KPMG interviewed over a thousand business leaders from corporations in Europe, America and Asia to know their opinion about key economic issues. The Global CEO Outlook 2017 includes leader’s opinions from 11 industries – from automotive industry to retail and pharmacy.
Taxes are expected to rise
Almost 80% of the CEOs from France and Great Britain and 76% of their colleagues from China expect the tax rates to rise in their countries in the next three years.
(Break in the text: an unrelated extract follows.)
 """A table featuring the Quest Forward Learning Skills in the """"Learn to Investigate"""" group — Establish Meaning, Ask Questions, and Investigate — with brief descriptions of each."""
In general, 67% of top managers around the world share their apprehension. “Different countries are approaching tax reform in different ways,” notes Jane McCormick, KPMG’s Global Head of Tax notes. “But from a global perspective, pressures on national budgets and the political difficulty of increasing taxes on individuals are likely to lead to increases in the taxes borne by business.”
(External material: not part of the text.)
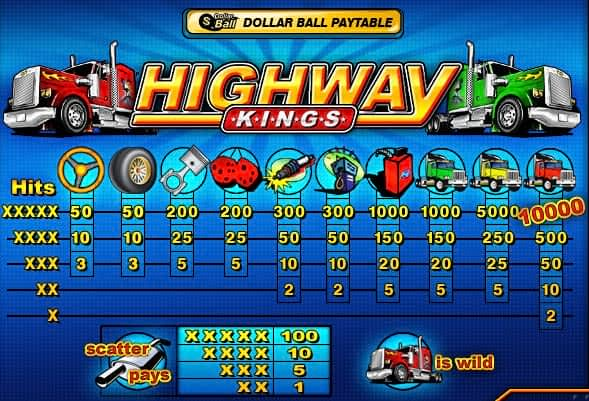 The Most Popular Highway King Slot Game | Online Casino Malaysia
Mikhail Orlov, Partner and Head of Tax and Legal, KPMG in Russia and the CIS, says,
“No increased tax burden is expected in Russia. The President and the Government have announced on several occasions that they do not plan to increase main tax rates for natural persons or legal entities, or introduce new taxes in the near future. The total amount of tax withholdings will remain at the level of 31.5% of GDP for the next three years. Additional revenue from taxes should be provided through a more efficient tax administration. In the competition for mobile resources (personnel and capital) the Government considers several scenarios of redistribution of tax burden in Russia. In particular, they consider the possibility to lower the corporate income tax and the payroll fund while increasing the consumption taxes through higher indirect tax rates (VAT and excise taxes).
At the same time, there is a risk that further increase of the fiscal burden will be achieved by introducing non-tax mandatory payments. Although such non-tax payments are quite similar to taxes in their nature, they are not a part of the tax system and ignored for the purposes of tax calculation. In particular, the State Duma discusses the introduction of a resort fee presented as a non-tax payment, although its attributes are close to fiscal charges indicated in the IRC.”
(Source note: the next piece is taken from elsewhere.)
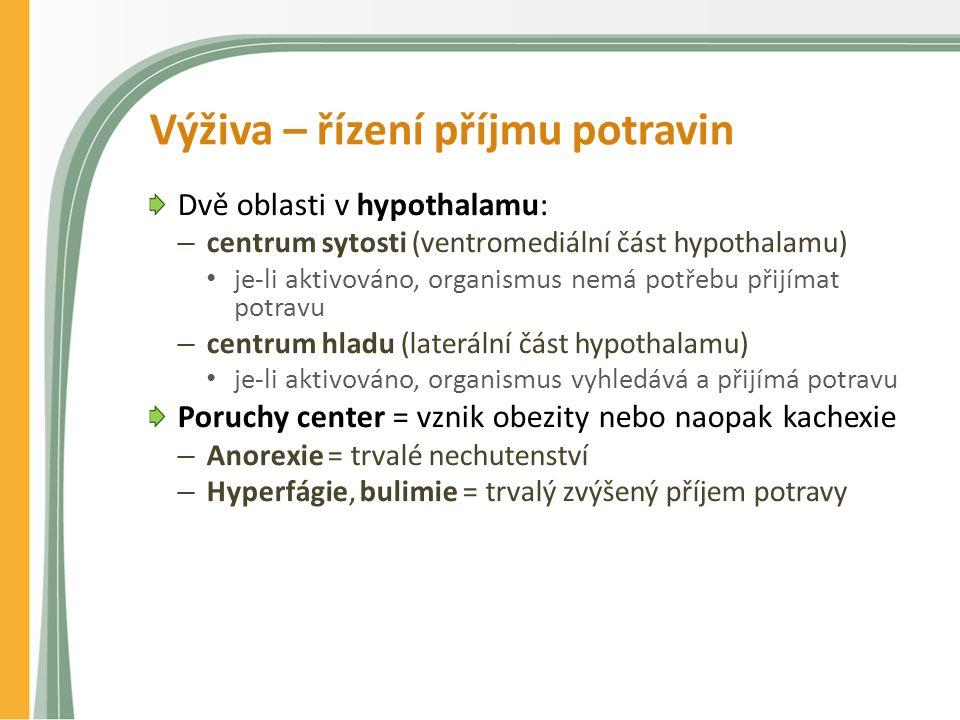 Výživa – řízení příjmu potravin Dvě oblasti v hypothalamu: – centrum sytosti (ventromediální část hypothalamu) je-li aktivováno, organismus nemá potřebu přijímat potravu – centrum hladu (laterální část hypothalamu) je-li aktivováno, organismus vyhledává a přijímá potravu Poruchy center = vznik obezity nebo naopak kachexie – Anorexie = trvalé nechutenství – Hyperfágie, bulimie = trvalý zvýšený příjem potravy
Over half of respondents believe that geopolitical changes have a direct influence on their businesses and this influence has been growing in recent years. The structure and management of foreign assets depend mainly on Brexit conditions. Over half of CEOs strengthen their teams by engaging specialists from relevant industries (69%) to understand and manage potential risks in different scenarios. Seven out of ten top managers said they started investing more in the last year into the improvement of quality control and risk management systems.
Business sees new risks
Operational risks are of top priority for the management in the time of growing uncertainty. It is interesting that this year many respondents have mentioned reputational risks and brand-associated risks as issues requiring special attention of the top management. Moreover, the reputation and the brand were named as the second most important aspect influencing the business growth in the next three years. This concern is mainly due to the fact that the businesses tend to hire specialists for contract work and they have no time to get used to the corporate culture as compared to their in-house peers and sometimes fail to comply with the corporate values of their temporary employer. In the context of an increasingly transparent information environment and unprecedented speed of information dissemination, such situations become a virus-like.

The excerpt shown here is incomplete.